Del presupuesto mensual que las Aldeas de Niños Padre Alfredo necesitan para cubrir sus gastos, el 10% lo aporta la Gobernación de Santa Cruz, según afirman desde el directorio del centro. El resto proviene de las donaciones que particulares y empresas, sobre todo cruceñas, hacen a la institución. así como de las rifas y quermés que se organizan periódicamente. Esto se debe a la “credibilidad institucional” que tienen, asegura uno de los integrantes del directorio, Claudio Caiguara. 

Hablando en cifras, los aportes voluntarios que las Aldeas reciben alcanzan los $us 80.000 mensuales que, sumados a los $us 10.000 de la Gobernación, suman los $us 90.000 que requieren cada mes para pagar los sueldos de los trabajadores y la manutención de los de los 400 niños que suman entre las aldeas de Santa Cruz y la de San José de Chiquitos, donde el franciscano Alfredo J. Spiessberger fundó el primer hogar de acogida hace más de cuarenta años.

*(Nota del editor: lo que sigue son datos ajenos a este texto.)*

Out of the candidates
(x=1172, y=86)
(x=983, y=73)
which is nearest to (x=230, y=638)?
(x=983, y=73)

En el centro de acogida de la urbe, que se encuentra en el Cuarto Anillo y avenida Virgen de Cotoca, las chicas y chicos viven repartidos en casas independientes dentro del recinto: en cada una hay madre sustituta, empleada de las Aldeas, que está a cargo de diez niños, sus “hijos”. En las viviendas hay cuartos para las madres y los pequeños, cocina, living, comedor y juguetes por todas partes. “No es de lujo pero tiene las comodidades”, comenta Caiguara mientras muestra una de estos bloques. Es verdad que hay descascarillados en algunas paredes y que se nota el paso de los años. “La infraestructura cumplió su ciclo”, añade. Por eso, el próximo año comenzará la construcción de la Ciudad Científica: un complejo con apartamentos en vez de casas viviendas, auditorio, cancha y piscina rodeadas de espacio verde; también tendrá locales comerciales para alquilar o dar en anticrético, dinero que se invertirá en la sostenibilidad de las Aldeas, que además de las casas de acogida cuenta también con guardería, colegio, residencia de jóvenes y centro de madres adolescentes. Por ello, además de los 400 niños institucionalizados, hay casi 1.000 que reciben algún tipo de atención de la organización católica. El proyecto de la Ciudad Científica costará $us 4,7 millones; la institución ya tiene uno, donado por una empresa, explica Lourdes Molina, una de las trabajadoras del centro.

Esta casa de acogida está ahora mismo al 50% de su capacidad. Desde que la denuncia de las Aldeas llegó a los medios, se han paralizado las salidas de niños pero tampoco están llegando nuevos, asegura Caiguara.